Trecho do texto:
....

Prêmio Ignobel

Não sei quem teve essa brilhante ideia, mas certamente é candidatíssimo ao prêmio Ignobel deste ano.

Na mente um tanto confusa de quem teve essa ideia, o funcionalismo público vai trabalhar até morrer para manter o mesmo nível de serviço à população. A realidade será bem outra: o funcionalismo vai trabalhar no mesmo ritmo, e o povo que se dane com a falta de serviço. Estão aí as filas no INSS que não me deixam mentir. Ou seja, essa é uma medida que se voltaria contra o próprio governo. Genial.

Quer dizer, ao invés de comprar a briga e propor uma reforma que resolva o problema, o governo prefere ficar nesse jogo de wishful thinking. O que só demonstra, mais uma vez, quem são os verdadeiros donos do Brasil.

O que é importante e o que é urgente

A reforma administrativa não é urgente, vai causar desgaste e não trará frutos imediatos. Este é o raciocínio do governo para abandonar a 2a mais importante reforma do Estado brasileiro, depois da reforma da previdência. 2a. mais importante porque o gasto com o funcionalismo é o 2o maior item do orçamento, depois da previdência.

Sem dúvida, mais urgentes são outras PECs, que servirão para apagar incêndios, como a PEC emergencial. Mas dizer que a reforma administrativa não terá efeitos no curto prazo é não conhecer os mecanismos da economia.

Os agentes econômicos trabalham com base em expectativas. Não precisa o país quebrar hoje. Apenas a expectativa de que vai quebrar no futuro basta para as coisas irem para o vinagre. O inverso também é verdadeiro: não é necessário que uma reforma ajuste as contas hoje. Basta que se crie a expectativa de que as contas estarão equilibradas no futuro. É justamente este papel que a joga a reforma administrativa.

Uma reforma como a administrativa, que não mexe em direitos adquiridos, nunca terá efeito no curto prazo. Com esse raciocínio do governo, nunca será feita. E todos os governos terão que suar a camisa para aprovar “PECs emergenciais” para mitigarem os problemas gerados por reformas definitivas que nunca são feitas porque “não trazem resultados de curto prazo”.

Desse jeito não vamos nada bem.

A política corporativista

São cerca de 1,3 milhão de funcionários públicos na esfera federal, que consomem mais de R$ 300 bilhões/ano, nesta que é a segunda maior despesa da União, depois da Previdência Social.

....

A tarefa:
De acordo com o texto sobre a reforma administrativa, quantos funcionários públicos existem na esfera federal?

Informações fornecidas:
....

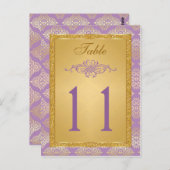 薄紫、フェイクグリッターダマスク表番号はがき ポストカード (正面/裏面)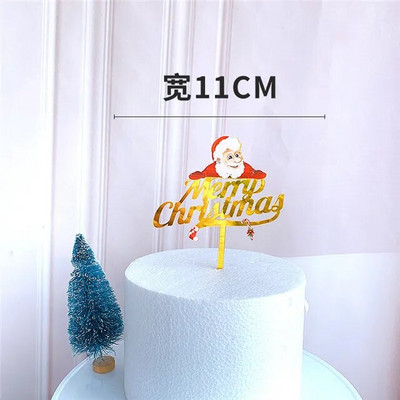 Нова цветна торта Merry Christmas Topper Златна акрилна шейна Elk Christmas Cake Toppers за рожден ден Коледно парти Торти Декорация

....

Resposta:
Cerca de 1,3 milhão.